PERGUNTA: O que é a carta de divórcio mencionada na Bíblia?
RESPOSTA: Que fique claro que, ao contrário do que a maioria dos líderes judeus e cristãos ensina, não existe nenhuma instrução divina sobre a tal “carta de divórcio” — e muito menos a ideia de que a mulher que a recebe esteja livre para um novo matrimônio.
Moisés menciona a “carta de divórcio” apenas como parte de uma ilustração em Deuteronômio 24:1-4, com o objetivo de conduzir ao verdadeiro mandamento contido na passagem: a proibição de o primeiro marido voltar a se deitar com sua ex-mulher caso ela tenha se deitado com outro homem (ver Jeremias 3:1). A propósito, o primeiro marido até poderia recebê-la de volta — mas não podia mais ter relações com ela, como vemos no caso de Davi e das concubinas violadas por Absalão (2 Samuel 20:3).
A principal evidência de que Moisés está apenas ilustrando uma situação é a repetição da conjunção כִּי (ki, “se”) no texto: Se um homem toma uma mulher… Se ele acha nela algo indecente [עֶרְוָה, ervah, “nudez”]… Se o segundo marido morrer… Moisés constrói um cenário possível como instrumento de retórica.

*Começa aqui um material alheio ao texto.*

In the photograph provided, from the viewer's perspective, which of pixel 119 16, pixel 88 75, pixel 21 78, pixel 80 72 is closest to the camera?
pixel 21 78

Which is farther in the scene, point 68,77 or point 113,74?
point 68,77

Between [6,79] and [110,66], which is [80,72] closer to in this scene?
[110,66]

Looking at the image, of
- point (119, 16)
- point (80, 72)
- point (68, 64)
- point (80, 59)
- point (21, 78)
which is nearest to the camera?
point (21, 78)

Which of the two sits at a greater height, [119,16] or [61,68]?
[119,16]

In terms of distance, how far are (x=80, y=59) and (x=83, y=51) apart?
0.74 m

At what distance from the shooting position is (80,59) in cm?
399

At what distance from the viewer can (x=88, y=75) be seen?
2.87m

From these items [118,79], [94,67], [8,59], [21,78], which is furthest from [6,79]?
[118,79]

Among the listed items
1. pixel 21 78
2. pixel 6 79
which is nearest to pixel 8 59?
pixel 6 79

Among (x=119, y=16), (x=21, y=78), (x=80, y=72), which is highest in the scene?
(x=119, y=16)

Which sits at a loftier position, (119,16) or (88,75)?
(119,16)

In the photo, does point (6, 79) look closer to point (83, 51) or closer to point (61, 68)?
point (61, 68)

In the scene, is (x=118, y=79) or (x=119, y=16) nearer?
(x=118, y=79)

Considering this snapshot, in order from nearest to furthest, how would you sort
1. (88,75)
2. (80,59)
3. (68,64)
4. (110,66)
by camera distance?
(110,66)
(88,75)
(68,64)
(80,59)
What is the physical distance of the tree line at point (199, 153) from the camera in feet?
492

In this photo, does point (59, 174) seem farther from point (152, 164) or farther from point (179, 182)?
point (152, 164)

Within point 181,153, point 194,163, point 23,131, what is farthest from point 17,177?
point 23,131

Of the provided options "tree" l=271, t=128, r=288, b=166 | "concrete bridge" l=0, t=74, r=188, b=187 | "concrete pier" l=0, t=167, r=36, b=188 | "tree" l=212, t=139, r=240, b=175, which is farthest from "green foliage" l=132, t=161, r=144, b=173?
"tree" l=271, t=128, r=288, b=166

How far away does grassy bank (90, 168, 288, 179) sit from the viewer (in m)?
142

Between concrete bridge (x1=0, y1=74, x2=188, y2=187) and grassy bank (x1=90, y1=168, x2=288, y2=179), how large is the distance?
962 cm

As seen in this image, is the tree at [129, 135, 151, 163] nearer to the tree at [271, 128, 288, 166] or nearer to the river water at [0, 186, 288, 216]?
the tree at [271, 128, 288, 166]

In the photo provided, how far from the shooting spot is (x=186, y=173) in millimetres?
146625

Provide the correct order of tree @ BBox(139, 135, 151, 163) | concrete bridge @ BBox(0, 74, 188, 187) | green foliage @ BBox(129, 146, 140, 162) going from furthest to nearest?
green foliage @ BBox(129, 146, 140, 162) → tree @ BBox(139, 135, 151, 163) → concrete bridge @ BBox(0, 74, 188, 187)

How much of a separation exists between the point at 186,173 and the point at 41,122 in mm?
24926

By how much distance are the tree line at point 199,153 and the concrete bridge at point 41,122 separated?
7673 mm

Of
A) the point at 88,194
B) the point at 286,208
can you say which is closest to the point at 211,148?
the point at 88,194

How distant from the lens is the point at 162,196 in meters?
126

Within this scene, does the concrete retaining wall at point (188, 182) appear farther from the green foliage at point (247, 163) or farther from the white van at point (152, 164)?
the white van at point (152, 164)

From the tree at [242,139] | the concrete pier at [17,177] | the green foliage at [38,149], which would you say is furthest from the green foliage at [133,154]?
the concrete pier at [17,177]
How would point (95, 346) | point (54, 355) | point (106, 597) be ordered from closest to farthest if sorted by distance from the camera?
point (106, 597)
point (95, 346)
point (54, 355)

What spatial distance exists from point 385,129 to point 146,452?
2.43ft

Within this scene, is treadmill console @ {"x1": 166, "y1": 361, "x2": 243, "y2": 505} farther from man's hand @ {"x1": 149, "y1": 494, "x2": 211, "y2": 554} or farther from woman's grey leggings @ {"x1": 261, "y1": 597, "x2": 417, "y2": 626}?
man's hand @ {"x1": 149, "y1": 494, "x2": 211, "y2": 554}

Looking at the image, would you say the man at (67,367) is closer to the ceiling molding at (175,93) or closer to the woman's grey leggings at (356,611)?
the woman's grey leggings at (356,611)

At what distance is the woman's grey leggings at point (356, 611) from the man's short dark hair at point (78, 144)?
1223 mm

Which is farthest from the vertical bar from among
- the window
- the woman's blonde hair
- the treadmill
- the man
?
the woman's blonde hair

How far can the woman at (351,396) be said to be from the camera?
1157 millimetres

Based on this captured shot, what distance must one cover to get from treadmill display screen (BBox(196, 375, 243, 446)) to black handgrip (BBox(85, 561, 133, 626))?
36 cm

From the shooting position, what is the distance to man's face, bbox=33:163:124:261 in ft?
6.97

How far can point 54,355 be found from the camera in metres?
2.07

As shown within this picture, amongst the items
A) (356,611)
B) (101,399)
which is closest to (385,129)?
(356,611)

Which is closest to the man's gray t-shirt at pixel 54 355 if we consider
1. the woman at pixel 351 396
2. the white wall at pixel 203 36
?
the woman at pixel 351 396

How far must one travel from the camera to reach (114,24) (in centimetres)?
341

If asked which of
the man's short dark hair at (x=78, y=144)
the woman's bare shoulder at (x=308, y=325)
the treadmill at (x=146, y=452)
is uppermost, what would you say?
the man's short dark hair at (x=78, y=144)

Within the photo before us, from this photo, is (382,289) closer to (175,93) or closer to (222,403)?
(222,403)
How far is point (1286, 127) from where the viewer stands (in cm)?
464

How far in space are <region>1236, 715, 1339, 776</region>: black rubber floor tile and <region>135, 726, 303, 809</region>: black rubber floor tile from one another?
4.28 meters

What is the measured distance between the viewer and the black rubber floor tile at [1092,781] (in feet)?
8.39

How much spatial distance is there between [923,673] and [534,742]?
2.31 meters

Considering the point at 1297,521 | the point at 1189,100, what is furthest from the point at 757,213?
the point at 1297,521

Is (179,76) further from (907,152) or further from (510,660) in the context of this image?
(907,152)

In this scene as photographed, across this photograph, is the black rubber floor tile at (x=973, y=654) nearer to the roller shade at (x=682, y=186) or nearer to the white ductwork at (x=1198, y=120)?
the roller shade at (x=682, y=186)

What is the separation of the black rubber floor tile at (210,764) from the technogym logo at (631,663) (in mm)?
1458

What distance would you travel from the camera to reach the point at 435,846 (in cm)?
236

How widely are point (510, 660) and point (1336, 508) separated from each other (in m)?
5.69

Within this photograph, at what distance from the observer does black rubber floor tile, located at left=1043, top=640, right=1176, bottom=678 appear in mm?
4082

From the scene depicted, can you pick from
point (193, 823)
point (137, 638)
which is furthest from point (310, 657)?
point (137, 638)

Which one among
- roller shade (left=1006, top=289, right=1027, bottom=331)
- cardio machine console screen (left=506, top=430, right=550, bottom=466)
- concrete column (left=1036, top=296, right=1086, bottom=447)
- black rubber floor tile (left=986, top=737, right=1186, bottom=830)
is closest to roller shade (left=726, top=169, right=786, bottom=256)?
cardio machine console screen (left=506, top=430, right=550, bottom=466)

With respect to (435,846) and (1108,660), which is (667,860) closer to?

Jesus foi claro ao dizer que Moisés não proibiu o divórcio, mas isso não significa que aquela passagem seja uma autorização formal. De fato, não há nenhuma passagem em que Moisés autorize o divórcio. Ele apenas adotou uma postura passiva diante da dureza do coração do povo — um povo recém-saído de cerca de 400 anos de escravidão.
Esse entendimento equivocado de Deuteronômio 24 é muito antigo. Nos dias de Jesus, o rabino Hillel e seus seguidores também extraíram dessa passagem algo que não está lá: a ideia de que o homem pode mandar sua mulher embora por qualquer motivo. (O que “nudez” עֶרְוָה tem a ver com “qualquer motivo”?)
Jesus, então, corrigiu esses erros:
1. Ele enfatizou que πορνεία (porneía — algo indecente) é o único motivo aceitável.
2. Deixou claro que Moisés apenas tolerou o que faziam com as mulheres, por causa da dureza do coração dos homens de Israel.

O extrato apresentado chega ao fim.